Try a few bars of this music with your most innocent ear; Mendelssohn, Schumann, Brahms perhaps? All and none, because not a bar of this comes anywhere near those composers. They might have approved of it from their competent students – as student works – but would hardly have admitted it to their own œuvres.

Something of a surprise, then, that anybody should have bothered to record these works but a bigger shock are the years of composition: 1942 to 47. There is nothing on this CD that would have surprised a Viennese salon audience of 1870, except perhaps the complete absence of anything vaguely Wagnerian. There’s no pastiche here, no hint of irony; it simply seems that Franke had to compose, and he really only wanted to compose in the style of the teachers of his own teachers.
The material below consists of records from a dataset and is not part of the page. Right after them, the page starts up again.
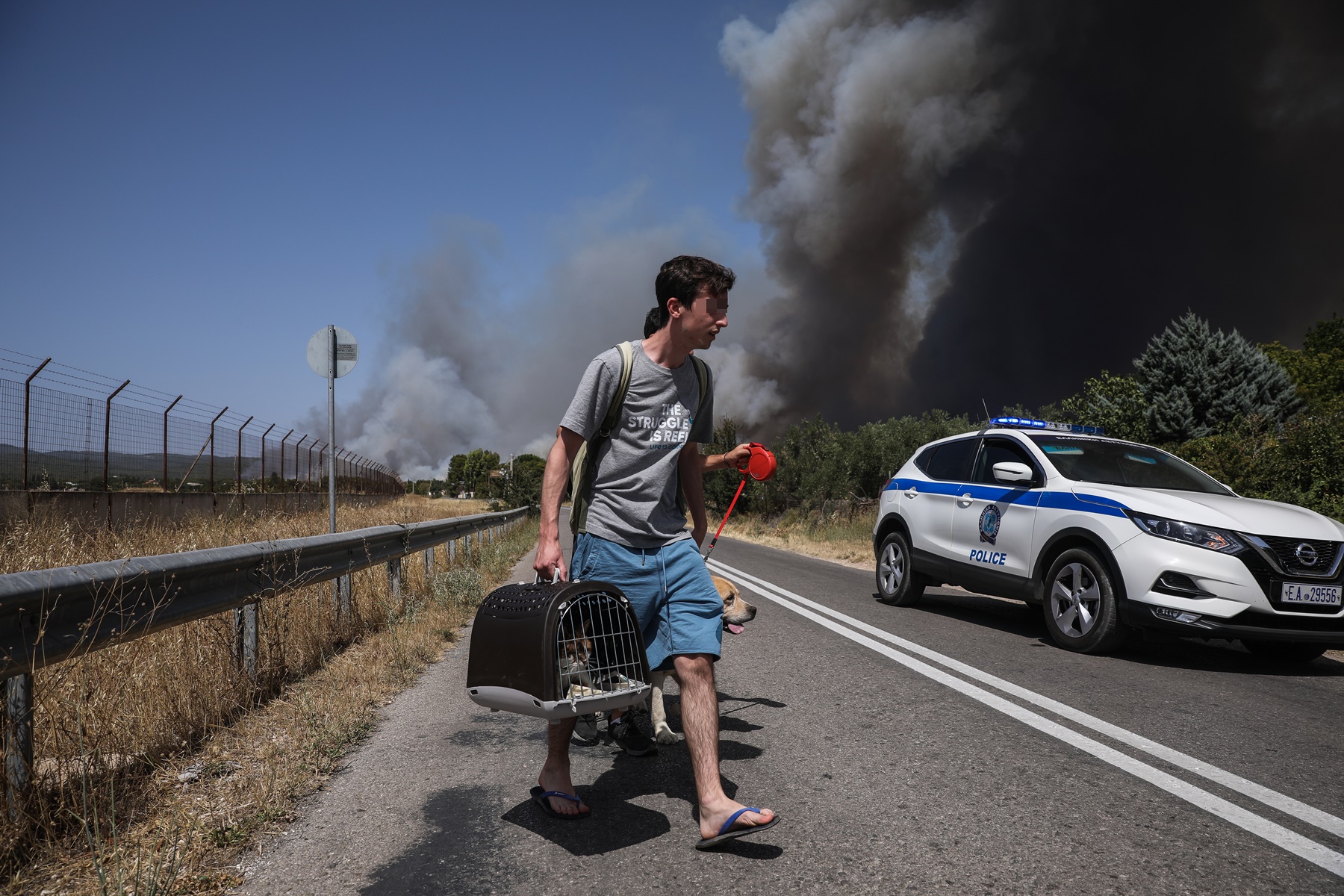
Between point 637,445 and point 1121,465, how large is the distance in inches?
221

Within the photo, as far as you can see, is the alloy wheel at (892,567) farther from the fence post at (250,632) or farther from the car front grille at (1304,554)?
the fence post at (250,632)

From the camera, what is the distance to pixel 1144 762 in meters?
3.58

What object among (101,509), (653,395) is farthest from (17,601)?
(101,509)

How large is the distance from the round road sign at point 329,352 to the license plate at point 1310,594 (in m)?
9.20

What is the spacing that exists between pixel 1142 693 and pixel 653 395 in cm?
374

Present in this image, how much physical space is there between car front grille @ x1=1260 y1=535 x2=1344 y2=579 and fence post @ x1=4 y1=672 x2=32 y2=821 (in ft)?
22.0

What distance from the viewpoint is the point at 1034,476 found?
7191mm

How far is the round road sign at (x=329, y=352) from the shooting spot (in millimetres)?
9953

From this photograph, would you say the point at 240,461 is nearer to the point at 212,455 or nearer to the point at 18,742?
the point at 212,455

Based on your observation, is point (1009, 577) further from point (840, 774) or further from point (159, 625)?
point (159, 625)

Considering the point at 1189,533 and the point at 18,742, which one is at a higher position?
the point at 1189,533

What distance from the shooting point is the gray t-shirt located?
10.2 feet

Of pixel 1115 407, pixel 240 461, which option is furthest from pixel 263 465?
pixel 1115 407

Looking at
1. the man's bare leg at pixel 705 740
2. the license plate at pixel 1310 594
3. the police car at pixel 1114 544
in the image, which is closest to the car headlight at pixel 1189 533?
the police car at pixel 1114 544
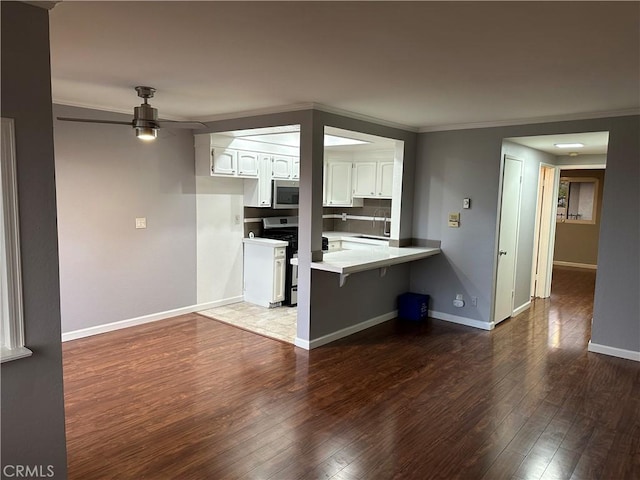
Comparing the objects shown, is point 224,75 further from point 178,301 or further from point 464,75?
point 178,301

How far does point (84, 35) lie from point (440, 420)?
325 centimetres

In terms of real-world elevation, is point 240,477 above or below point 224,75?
below

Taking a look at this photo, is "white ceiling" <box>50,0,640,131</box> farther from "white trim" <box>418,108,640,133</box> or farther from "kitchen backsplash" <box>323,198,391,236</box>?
"kitchen backsplash" <box>323,198,391,236</box>

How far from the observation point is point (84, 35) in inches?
95.4

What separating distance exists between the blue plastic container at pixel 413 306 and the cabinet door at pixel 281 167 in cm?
229

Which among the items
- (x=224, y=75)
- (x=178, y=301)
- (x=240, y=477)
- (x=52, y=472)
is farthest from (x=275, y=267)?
(x=52, y=472)

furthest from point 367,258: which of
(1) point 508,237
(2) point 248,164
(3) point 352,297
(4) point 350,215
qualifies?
(4) point 350,215

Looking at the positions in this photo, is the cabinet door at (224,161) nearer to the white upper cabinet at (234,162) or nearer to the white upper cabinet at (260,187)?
the white upper cabinet at (234,162)

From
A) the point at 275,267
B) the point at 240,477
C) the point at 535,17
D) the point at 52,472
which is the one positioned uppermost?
the point at 535,17

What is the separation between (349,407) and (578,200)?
28.5 ft

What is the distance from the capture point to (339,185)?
7.12m

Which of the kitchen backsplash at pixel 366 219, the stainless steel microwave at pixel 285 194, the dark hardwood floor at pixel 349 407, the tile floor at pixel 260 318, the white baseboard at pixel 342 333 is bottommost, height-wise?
the dark hardwood floor at pixel 349 407

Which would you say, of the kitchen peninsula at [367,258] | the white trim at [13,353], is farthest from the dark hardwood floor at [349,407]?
the white trim at [13,353]

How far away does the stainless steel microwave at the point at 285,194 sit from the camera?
6.11 m
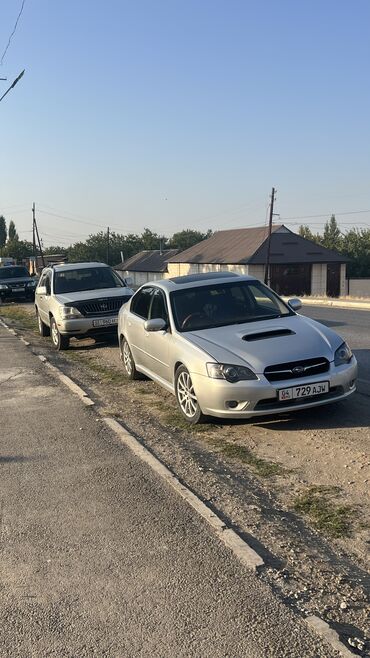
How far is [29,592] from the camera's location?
320cm

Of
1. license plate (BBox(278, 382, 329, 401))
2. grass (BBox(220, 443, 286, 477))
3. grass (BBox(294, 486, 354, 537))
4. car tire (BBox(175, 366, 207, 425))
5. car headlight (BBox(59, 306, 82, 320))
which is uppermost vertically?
car headlight (BBox(59, 306, 82, 320))

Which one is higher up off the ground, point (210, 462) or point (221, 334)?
point (221, 334)

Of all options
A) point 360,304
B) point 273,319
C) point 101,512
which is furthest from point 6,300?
point 101,512

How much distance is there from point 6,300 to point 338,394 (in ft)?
79.6

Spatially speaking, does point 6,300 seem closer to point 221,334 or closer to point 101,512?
point 221,334

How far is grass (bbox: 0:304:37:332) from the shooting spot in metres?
18.3

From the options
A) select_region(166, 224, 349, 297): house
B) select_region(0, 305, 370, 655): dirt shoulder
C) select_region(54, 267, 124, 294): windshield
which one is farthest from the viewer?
select_region(166, 224, 349, 297): house

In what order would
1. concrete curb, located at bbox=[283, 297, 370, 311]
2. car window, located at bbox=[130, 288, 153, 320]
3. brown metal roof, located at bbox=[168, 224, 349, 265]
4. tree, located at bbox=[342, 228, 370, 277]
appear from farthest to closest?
tree, located at bbox=[342, 228, 370, 277]
brown metal roof, located at bbox=[168, 224, 349, 265]
concrete curb, located at bbox=[283, 297, 370, 311]
car window, located at bbox=[130, 288, 153, 320]

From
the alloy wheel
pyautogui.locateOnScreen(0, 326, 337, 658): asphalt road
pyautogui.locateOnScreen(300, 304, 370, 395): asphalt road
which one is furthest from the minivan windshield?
pyautogui.locateOnScreen(0, 326, 337, 658): asphalt road

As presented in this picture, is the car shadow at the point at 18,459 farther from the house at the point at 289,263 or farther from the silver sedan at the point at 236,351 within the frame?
the house at the point at 289,263

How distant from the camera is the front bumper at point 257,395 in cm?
565

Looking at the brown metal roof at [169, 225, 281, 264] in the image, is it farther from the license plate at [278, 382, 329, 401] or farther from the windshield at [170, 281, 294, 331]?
the license plate at [278, 382, 329, 401]

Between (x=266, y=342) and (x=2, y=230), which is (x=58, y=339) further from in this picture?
(x=2, y=230)

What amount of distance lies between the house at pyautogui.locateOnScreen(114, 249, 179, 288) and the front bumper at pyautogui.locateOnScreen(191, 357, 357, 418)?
75434 millimetres
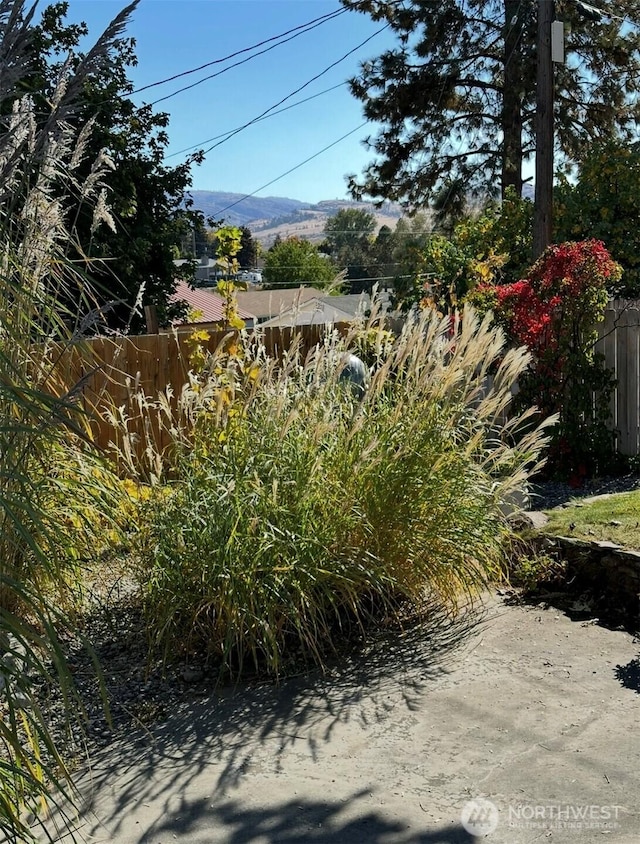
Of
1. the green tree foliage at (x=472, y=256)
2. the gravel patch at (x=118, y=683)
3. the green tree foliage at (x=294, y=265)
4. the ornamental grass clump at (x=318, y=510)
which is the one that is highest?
the green tree foliage at (x=294, y=265)

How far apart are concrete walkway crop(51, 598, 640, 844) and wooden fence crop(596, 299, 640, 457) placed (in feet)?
14.1

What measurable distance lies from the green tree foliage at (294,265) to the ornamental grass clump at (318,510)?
Result: 2771 inches

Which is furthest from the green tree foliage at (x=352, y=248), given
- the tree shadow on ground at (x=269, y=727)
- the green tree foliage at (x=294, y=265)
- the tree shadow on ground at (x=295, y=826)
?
the tree shadow on ground at (x=295, y=826)

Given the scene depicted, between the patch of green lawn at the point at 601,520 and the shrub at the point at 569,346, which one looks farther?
the shrub at the point at 569,346

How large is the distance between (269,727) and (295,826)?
0.77m

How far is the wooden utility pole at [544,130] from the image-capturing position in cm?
1081

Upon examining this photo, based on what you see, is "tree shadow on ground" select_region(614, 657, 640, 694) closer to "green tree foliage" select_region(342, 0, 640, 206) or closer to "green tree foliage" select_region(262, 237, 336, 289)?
"green tree foliage" select_region(342, 0, 640, 206)

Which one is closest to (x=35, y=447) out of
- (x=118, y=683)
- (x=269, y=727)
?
(x=118, y=683)

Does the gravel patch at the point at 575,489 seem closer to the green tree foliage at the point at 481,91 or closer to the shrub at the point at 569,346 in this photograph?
the shrub at the point at 569,346

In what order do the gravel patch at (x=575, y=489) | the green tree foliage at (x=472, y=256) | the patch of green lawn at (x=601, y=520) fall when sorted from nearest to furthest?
the patch of green lawn at (x=601, y=520), the gravel patch at (x=575, y=489), the green tree foliage at (x=472, y=256)

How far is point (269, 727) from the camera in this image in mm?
3783

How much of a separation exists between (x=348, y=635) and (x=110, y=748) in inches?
56.4

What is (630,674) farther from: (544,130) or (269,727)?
(544,130)

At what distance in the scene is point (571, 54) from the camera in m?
19.0
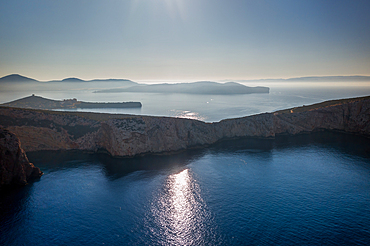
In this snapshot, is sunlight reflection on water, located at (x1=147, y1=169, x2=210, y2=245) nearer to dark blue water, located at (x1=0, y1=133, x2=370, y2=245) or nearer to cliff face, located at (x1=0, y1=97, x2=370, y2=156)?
dark blue water, located at (x1=0, y1=133, x2=370, y2=245)

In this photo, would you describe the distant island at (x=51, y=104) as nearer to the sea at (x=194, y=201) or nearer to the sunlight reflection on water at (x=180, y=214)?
the sea at (x=194, y=201)

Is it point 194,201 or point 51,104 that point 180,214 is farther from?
point 51,104

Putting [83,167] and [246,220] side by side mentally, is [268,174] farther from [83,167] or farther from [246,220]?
[83,167]

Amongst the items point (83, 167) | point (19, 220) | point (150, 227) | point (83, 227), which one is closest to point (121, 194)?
point (83, 227)

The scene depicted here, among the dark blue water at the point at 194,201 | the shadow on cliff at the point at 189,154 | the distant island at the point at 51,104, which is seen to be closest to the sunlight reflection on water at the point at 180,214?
the dark blue water at the point at 194,201

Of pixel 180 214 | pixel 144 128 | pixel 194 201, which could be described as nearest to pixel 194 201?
pixel 194 201
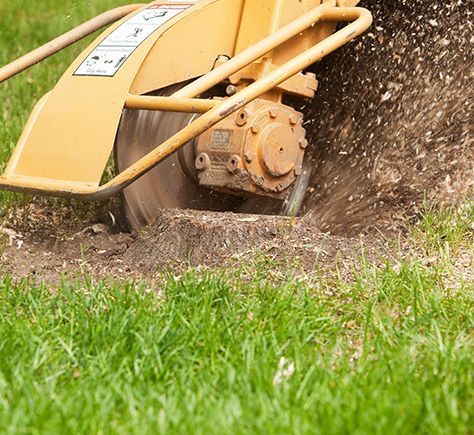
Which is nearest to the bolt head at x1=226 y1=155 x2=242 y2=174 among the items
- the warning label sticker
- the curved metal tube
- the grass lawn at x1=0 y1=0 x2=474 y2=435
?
the grass lawn at x1=0 y1=0 x2=474 y2=435

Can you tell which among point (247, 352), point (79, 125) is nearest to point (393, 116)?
point (79, 125)

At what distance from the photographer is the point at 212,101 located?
3.34 meters

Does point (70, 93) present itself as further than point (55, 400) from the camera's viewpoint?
Yes

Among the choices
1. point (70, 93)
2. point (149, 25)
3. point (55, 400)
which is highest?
point (149, 25)

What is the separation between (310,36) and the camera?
391 cm

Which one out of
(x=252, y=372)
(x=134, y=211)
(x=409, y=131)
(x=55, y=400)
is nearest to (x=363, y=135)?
(x=409, y=131)

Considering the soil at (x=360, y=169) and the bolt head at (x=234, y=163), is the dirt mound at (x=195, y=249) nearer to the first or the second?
the soil at (x=360, y=169)

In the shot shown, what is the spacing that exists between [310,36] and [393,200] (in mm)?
667

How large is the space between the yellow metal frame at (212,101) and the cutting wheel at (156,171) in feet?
1.06

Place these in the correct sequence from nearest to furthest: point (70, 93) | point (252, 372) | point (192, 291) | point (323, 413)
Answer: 1. point (323, 413)
2. point (252, 372)
3. point (192, 291)
4. point (70, 93)

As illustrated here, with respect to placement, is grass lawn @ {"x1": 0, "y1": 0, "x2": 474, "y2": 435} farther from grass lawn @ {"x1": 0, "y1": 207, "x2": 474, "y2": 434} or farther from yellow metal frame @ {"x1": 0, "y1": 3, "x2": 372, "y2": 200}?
yellow metal frame @ {"x1": 0, "y1": 3, "x2": 372, "y2": 200}

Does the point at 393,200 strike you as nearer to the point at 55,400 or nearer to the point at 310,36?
the point at 310,36

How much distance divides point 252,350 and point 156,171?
1470 mm

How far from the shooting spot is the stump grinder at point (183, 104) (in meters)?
3.53
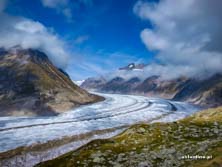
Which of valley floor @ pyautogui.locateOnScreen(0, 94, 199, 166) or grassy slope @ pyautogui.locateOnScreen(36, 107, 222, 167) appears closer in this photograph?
grassy slope @ pyautogui.locateOnScreen(36, 107, 222, 167)

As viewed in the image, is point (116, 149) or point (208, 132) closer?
point (116, 149)

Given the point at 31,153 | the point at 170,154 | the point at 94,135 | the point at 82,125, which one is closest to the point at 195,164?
the point at 170,154

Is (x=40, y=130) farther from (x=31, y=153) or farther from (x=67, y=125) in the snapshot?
(x=31, y=153)

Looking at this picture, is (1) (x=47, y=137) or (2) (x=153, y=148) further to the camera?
(1) (x=47, y=137)

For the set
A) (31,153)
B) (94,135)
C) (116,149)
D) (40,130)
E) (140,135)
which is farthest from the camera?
(40,130)

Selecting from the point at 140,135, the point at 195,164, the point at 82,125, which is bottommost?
the point at 195,164

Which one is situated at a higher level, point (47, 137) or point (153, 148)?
point (47, 137)

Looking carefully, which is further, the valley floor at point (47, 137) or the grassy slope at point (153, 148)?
the valley floor at point (47, 137)

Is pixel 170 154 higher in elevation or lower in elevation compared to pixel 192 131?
lower
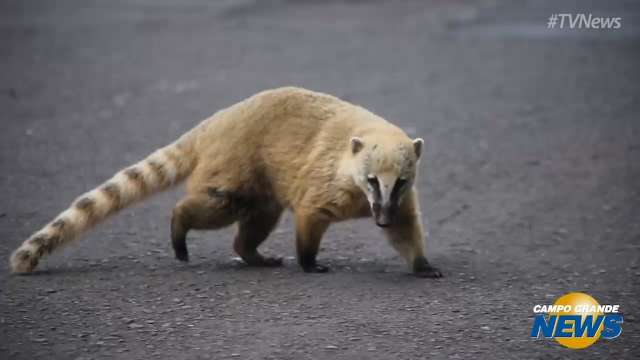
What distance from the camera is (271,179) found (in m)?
6.77

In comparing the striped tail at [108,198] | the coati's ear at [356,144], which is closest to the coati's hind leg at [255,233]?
the striped tail at [108,198]

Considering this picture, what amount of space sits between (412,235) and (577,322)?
54.7 inches

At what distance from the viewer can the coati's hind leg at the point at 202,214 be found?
6.67 metres

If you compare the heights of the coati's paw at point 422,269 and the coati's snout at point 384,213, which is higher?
the coati's snout at point 384,213

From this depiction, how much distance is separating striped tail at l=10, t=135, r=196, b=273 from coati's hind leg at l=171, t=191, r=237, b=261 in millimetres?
287

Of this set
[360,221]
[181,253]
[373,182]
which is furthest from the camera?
[360,221]

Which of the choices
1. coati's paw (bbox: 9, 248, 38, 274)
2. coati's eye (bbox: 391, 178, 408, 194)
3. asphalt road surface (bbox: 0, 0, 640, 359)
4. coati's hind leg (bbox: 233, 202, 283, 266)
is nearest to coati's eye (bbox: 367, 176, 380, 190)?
coati's eye (bbox: 391, 178, 408, 194)

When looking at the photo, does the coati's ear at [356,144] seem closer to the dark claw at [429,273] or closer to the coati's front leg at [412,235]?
the coati's front leg at [412,235]

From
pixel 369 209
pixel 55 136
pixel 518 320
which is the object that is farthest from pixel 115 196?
pixel 55 136

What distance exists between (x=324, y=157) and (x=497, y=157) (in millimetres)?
4342

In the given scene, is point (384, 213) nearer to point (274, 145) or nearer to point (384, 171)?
point (384, 171)

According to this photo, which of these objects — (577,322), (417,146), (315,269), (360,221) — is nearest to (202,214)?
(315,269)

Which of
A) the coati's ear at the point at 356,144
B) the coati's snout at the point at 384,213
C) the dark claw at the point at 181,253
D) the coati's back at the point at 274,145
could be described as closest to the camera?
the coati's snout at the point at 384,213

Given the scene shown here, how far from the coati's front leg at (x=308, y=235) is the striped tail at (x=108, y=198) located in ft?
3.10
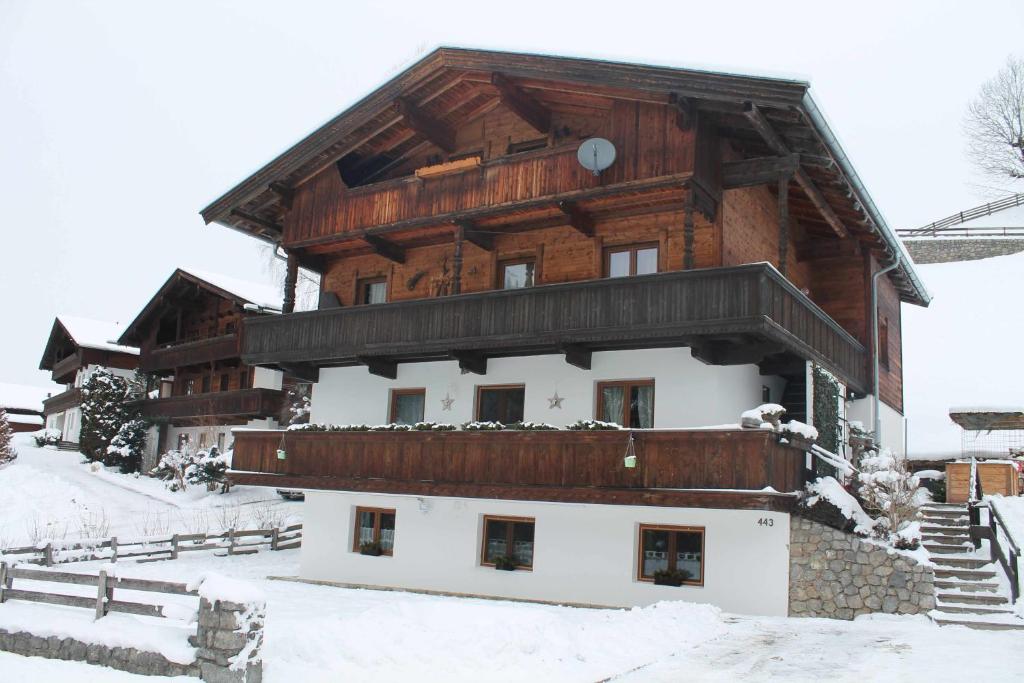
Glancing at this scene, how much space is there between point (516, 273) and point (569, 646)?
10612 mm

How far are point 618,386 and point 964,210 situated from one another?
3728 cm

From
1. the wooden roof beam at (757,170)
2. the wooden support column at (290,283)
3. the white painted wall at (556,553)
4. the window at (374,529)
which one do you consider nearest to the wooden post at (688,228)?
the wooden roof beam at (757,170)

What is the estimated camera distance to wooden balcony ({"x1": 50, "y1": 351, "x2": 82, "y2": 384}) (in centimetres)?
4994

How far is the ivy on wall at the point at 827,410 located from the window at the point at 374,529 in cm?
914

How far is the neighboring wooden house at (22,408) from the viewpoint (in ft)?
236

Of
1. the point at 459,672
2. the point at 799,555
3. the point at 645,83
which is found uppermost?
the point at 645,83

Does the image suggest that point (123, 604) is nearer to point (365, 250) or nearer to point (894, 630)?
point (894, 630)

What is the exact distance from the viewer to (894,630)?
13.8m

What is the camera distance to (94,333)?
47.1 metres

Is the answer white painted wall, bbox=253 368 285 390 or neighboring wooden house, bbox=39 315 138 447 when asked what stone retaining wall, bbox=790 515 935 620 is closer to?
white painted wall, bbox=253 368 285 390

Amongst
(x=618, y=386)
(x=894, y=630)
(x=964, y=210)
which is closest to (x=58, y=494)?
(x=618, y=386)

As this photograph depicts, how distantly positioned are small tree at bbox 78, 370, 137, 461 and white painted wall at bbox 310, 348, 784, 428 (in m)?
22.7

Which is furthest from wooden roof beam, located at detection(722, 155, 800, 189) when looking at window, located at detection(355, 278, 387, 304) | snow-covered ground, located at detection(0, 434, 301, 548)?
snow-covered ground, located at detection(0, 434, 301, 548)

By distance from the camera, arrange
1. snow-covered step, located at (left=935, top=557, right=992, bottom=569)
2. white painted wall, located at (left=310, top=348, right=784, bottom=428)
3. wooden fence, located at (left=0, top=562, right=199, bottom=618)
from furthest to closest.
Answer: white painted wall, located at (left=310, top=348, right=784, bottom=428) → snow-covered step, located at (left=935, top=557, right=992, bottom=569) → wooden fence, located at (left=0, top=562, right=199, bottom=618)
Had the works on this disc turned out to be excellent examples of that style, we might have had a debate on whether such extreme anachronisms have a place, but this is far from being the case. While the processing of the material is competent and the writing idiomatic for the instruments, the basic material, the ideas, are poverty-stricken in the extreme. I can’t recall one memorable phrase on the whole CD. Perhaps, in frustration, I’m exaggerating; the second movement andante of the D major Trio starts sweetly enough. But not much! I really wanted to say to this composer, ‘you’re obviously competent, try a little discord here or there, some harmonic spice’. After all, Franke lived in Darmstadt from 1950 to 1971; although the liner notes say that he was always interested in the work of other composers, we must assume that he did not attend the summer schools where Messiaen, Stockhausen, Boulez et al taught over those very same years.

I felt a little sad that 90% of Franke’s output (869 works in the catalogue!) was destroyed in the Dresden bombing of February 14, 1945 but I don’t think we have missed much.

I should say that the musicians play excellently on a good recording and I look forward to hearing them in music more worthy of their abilities.